TEXTAUSZUG.
++++++++++

Beim Bundesschwabenball greift die Konsulin der Republik Ungarn, Rita Chiovini, den Gerlinger Bürgermeister Georg Brenner wegen seiner Ablehnung eines Verdienstordens an. Der erhält nun Rückendeckung von Landesminister Peter Friedrich.

Eigentlich ist der Bundesschwabenball eine Kulturveranstaltung. Die Gäste kommen, um Traditionen zu pflegen, sich an Musik und Tänzen zu erfreuen. Doch am Samstag stand die Politik im Fokus. Die Konsulin der Republik Ungarn, Rita Chiovini, macht den Gerlinger Bürgermeister Georg Brenner persönlich für diplomatische Irritationen im deutsch-ungarischen Verhältnis verantwortlich: „War es Ihre Absicht, Herr Brenner, die Brücken, die Sie errichtet haben, abzubrechen?“ Er selbst habe doch die enge und lebendige Beziehung zwischen der deutschen und ungarischen Gesellschaft „unabhängig von der politischen Überzeugung geprägt“ und danach gelebt, „auf Basis der bestehenden Brücke neue Brücken zu errichten“, sagte sie. Die Art der Kommunikation der vergangenen Tage aber „ist der Beziehung Deutschland-Ungarn und seiner Menschen nicht würdig“.

++++++++++

Gib aus dem Text über den Bundesschwabenball den Abschnitt zwischen „Beim Bundesschwabenball greift“ und „Landesminister Peter Friedrich.“, beide Stellen eingeschlossen, wortgetreu aus.

AUSZÜGE DER DATENSÄTZE.

++++++++++

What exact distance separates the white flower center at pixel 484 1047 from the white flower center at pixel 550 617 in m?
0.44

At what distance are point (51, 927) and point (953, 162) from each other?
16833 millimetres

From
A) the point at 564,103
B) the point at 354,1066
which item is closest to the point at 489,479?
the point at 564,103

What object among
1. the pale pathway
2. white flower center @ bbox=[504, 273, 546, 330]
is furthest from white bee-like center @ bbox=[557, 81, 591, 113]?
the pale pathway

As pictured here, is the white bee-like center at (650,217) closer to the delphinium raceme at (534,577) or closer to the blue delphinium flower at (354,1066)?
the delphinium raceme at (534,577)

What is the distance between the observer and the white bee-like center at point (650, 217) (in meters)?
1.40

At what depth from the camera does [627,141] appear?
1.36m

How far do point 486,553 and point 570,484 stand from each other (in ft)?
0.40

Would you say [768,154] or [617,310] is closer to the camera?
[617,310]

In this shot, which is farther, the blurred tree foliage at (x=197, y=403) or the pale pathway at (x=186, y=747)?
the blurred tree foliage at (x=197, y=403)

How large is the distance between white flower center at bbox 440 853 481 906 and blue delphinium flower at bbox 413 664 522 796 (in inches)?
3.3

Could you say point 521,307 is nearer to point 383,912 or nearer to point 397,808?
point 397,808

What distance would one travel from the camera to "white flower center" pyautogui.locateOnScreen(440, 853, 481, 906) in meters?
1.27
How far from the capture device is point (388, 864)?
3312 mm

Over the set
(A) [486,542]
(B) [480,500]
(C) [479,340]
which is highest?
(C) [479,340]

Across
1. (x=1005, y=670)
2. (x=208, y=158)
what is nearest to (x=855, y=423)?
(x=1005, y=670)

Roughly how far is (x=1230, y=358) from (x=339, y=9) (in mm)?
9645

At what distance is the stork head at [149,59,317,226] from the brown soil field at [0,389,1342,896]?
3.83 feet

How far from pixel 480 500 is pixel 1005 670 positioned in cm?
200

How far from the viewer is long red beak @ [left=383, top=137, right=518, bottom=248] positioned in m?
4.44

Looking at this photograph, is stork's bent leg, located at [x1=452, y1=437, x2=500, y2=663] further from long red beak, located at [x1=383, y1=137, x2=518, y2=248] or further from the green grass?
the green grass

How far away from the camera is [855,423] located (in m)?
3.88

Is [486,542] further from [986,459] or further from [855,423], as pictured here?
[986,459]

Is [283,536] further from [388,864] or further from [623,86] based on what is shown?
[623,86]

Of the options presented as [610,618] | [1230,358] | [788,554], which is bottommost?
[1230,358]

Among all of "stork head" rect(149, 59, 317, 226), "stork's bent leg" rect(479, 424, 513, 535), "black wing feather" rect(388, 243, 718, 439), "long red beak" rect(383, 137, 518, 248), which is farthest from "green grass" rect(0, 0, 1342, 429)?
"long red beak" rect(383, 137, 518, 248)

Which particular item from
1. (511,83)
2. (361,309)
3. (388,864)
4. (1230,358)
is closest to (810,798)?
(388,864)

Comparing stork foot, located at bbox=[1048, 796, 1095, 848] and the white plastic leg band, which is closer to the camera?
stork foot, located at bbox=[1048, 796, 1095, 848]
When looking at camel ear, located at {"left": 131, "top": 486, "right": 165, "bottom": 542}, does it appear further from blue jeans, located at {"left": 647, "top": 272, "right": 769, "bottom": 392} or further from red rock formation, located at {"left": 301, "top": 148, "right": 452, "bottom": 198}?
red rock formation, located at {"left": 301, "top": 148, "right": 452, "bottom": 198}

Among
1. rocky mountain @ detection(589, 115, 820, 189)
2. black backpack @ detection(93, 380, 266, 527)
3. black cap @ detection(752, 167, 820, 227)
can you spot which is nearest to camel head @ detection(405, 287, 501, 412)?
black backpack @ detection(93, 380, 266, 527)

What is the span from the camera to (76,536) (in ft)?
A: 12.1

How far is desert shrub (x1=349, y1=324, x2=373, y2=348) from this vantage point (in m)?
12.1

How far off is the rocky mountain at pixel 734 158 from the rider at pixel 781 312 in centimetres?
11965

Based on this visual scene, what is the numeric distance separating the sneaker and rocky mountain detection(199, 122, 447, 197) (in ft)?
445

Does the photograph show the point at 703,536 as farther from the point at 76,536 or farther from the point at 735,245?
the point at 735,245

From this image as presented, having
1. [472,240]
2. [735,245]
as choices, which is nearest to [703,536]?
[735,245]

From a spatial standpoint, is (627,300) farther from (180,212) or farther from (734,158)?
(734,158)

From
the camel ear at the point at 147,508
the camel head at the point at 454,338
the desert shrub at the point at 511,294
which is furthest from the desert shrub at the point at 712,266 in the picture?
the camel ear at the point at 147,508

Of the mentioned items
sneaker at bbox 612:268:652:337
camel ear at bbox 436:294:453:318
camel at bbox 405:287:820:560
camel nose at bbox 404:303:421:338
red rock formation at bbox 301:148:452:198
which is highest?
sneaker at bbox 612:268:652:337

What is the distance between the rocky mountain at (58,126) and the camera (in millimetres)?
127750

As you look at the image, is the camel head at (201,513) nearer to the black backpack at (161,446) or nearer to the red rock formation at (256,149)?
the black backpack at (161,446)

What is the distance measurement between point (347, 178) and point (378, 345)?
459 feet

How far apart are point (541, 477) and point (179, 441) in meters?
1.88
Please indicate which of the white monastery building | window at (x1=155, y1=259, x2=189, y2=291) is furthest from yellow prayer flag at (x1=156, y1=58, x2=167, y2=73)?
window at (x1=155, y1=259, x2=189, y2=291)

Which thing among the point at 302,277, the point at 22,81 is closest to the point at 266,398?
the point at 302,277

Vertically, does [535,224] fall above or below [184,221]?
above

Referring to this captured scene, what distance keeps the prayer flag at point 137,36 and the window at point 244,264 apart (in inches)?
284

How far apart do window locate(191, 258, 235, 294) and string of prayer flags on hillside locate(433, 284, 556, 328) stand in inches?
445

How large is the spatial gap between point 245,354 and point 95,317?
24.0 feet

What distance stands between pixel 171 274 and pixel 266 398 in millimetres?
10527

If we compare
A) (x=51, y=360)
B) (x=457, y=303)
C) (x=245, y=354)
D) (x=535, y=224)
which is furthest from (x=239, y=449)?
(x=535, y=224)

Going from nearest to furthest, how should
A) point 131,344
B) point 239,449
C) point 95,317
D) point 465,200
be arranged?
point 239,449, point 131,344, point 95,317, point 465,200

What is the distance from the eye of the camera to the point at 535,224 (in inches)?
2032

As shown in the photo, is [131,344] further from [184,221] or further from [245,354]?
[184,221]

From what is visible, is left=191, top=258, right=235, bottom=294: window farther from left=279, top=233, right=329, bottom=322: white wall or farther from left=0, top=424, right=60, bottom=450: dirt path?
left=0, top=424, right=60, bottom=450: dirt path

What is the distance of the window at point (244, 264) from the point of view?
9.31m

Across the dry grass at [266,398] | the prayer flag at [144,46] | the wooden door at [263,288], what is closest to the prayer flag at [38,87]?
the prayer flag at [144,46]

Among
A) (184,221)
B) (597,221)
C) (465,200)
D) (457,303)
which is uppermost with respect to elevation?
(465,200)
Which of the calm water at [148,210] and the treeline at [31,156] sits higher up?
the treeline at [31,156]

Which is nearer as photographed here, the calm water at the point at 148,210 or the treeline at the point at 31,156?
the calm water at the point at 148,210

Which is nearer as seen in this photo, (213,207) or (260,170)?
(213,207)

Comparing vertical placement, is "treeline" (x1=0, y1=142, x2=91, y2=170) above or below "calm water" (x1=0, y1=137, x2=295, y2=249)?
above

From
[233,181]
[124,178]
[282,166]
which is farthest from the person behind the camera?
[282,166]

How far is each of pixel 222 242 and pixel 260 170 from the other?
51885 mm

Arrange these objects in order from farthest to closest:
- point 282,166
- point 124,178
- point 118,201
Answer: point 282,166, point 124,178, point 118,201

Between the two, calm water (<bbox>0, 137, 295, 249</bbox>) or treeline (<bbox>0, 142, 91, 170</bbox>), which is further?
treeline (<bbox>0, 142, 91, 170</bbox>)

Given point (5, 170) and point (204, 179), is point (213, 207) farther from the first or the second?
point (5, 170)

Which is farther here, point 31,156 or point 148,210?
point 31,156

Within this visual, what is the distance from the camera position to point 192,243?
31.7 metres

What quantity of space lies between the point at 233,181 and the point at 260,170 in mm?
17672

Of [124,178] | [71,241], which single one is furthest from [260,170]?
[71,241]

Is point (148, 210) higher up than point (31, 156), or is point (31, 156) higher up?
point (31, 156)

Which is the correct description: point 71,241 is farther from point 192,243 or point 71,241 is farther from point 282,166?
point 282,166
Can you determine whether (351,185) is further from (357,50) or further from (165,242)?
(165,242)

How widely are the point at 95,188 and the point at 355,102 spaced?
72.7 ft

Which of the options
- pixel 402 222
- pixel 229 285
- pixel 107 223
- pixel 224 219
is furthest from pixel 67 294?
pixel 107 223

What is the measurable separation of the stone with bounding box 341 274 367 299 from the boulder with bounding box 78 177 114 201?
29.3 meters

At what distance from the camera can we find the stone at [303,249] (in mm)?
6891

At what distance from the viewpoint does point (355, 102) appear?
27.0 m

++++++++++

AUSGABE.
Beim Bundesschwabenball greift die Konsulin der Republik Ungarn, Rita Chiovini, den Gerlinger Bürgermeister Georg Brenner wegen seiner Ablehnung eines Verdienstordens an. Der erhält nun Rückendeckung von Landesminister Peter Friedrich.